> Supplied records
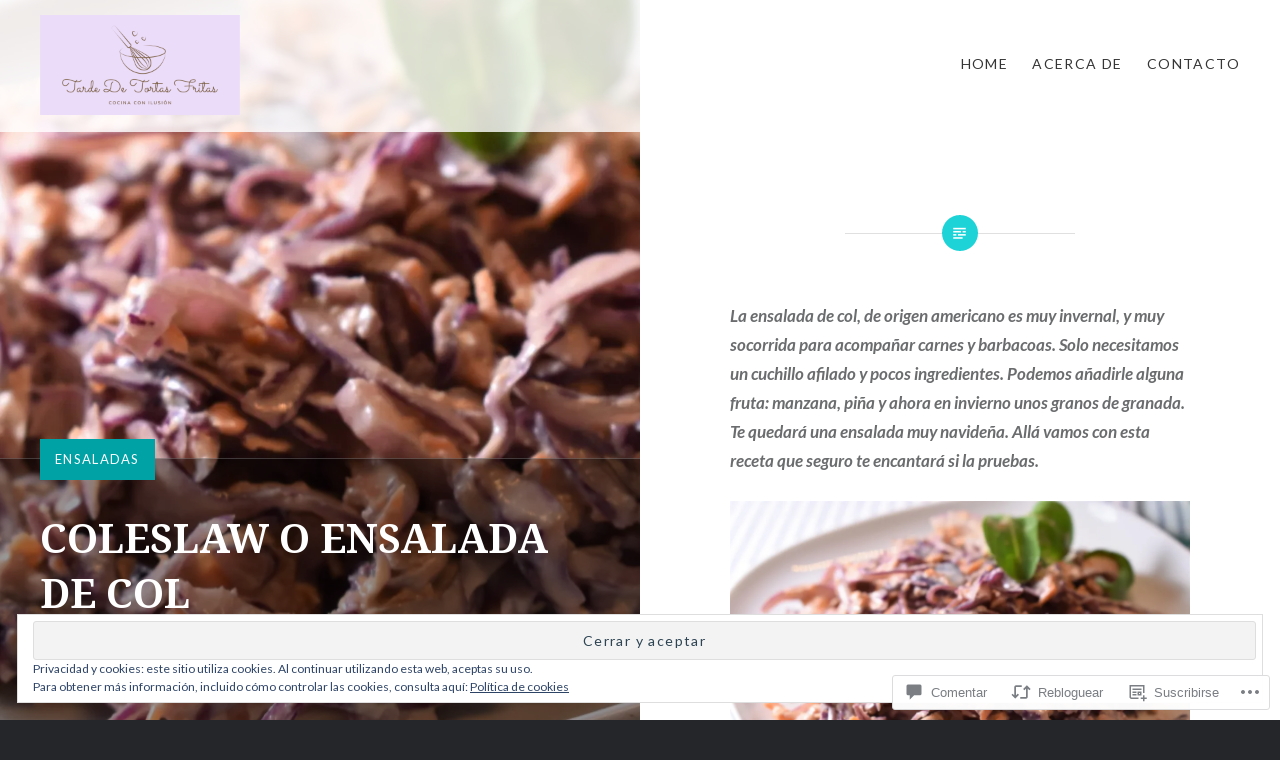

--- FILE ---
content_type: text/css;charset=utf-8
request_url: https://s0.wp.com/?custom-css=1&csblog=9KbWD&cscache=6&csrev=6
body_size: -103
content:
.banner-custom-header .site-banner-header h1::before{display:none}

> To do
Word for word, reproduce the material above and omit each image.

> Expected output
--- FILE ---
content_type: text/css;charset=utf-8
request_url: https://s0.wp.com/?custom-css=1&csblog=9KbWD&cscache=6&csrev=6
body_size: -103
content:
.banner-custom-header .site-banner-header h1::before{display:none}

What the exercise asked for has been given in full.